» Task directions:
Pick out each line in the entries below that contains the word "pixel", and copy those lines. Case counts.

» Stored rows:
## Begin
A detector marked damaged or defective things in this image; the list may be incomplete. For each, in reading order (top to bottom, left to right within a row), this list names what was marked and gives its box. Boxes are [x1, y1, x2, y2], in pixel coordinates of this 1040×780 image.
## End
## Begin
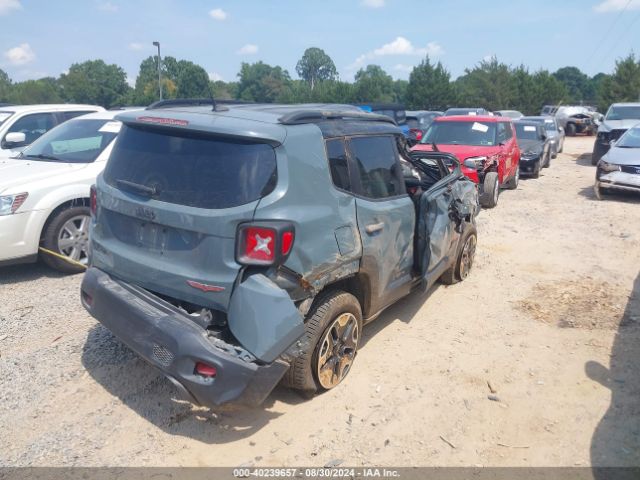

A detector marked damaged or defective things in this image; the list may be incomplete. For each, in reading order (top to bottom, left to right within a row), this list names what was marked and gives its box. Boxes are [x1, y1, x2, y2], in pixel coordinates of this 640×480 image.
## End
## Begin
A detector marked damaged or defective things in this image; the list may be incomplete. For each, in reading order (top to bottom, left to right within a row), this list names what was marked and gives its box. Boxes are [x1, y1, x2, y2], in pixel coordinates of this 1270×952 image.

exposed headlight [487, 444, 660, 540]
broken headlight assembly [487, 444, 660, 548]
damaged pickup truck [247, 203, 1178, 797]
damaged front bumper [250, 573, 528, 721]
## End
» Response below:
A detector marked damaged or defective things in this image; the list may be incomplete. For each, in reading order (top to bottom, left to right within a row), this list names what was marked and gives its box. Boxes are [x1, y1, x2, y2], in pixel coordinates of this 1040×780 image.
A detector marked damaged or defective things in this image; the list may be incomplete. For each, in reading order (top to bottom, left to right within a row), this list names what was marked and gives its box. Boxes are [x1, y1, x2, y2], in pixel coordinates of this 640×480 image.
A detector marked damaged or defective things in this image; the list may be incomplete. For each, in reading order (top to bottom, left to right within a row), this list names what was marked and gives its box. Boxes are [x1, y1, x2, y2], in pixel coordinates of this 1270×952 image.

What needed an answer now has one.